(Dataset entries)
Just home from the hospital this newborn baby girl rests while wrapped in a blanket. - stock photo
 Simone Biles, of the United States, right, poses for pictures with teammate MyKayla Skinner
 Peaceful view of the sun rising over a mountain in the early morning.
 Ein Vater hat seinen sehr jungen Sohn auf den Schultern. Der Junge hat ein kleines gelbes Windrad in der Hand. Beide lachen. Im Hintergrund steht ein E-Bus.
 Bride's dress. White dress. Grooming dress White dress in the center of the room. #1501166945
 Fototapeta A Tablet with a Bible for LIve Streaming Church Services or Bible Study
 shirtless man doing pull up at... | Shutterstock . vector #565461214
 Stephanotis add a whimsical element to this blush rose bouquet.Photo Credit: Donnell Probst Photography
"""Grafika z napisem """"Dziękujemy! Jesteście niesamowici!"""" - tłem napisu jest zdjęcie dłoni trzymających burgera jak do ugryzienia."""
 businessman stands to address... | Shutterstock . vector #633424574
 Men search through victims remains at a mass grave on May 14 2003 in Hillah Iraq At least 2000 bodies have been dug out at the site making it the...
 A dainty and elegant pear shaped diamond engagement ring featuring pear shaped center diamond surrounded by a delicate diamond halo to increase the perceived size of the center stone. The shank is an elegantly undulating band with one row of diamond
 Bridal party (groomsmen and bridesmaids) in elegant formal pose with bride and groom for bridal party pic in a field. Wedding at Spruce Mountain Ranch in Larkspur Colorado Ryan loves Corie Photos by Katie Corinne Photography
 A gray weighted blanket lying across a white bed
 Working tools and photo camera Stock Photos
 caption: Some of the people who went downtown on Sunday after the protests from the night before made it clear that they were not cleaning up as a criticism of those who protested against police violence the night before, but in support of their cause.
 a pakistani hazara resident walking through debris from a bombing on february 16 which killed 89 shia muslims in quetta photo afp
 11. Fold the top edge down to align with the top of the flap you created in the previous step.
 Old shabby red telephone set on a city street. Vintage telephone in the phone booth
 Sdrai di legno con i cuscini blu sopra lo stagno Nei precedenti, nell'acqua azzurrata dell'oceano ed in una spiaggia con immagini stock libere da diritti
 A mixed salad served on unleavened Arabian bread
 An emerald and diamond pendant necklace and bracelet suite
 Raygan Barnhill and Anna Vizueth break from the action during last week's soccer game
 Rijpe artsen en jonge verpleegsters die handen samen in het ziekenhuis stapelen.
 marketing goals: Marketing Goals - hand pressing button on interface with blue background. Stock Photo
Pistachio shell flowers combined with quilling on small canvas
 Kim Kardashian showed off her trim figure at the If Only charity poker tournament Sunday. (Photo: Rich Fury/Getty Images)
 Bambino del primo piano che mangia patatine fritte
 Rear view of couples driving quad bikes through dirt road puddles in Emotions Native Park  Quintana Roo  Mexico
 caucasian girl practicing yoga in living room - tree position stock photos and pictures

-- Description of the task --
Every line of the records above where the string "Shutterstock" is found should be copied.

-- Answer to the exercise --
 shirtless man doing pull up at... | Shutterstock . vector #565461214
 businessman stands to address... | Shutterstock . vector #633424574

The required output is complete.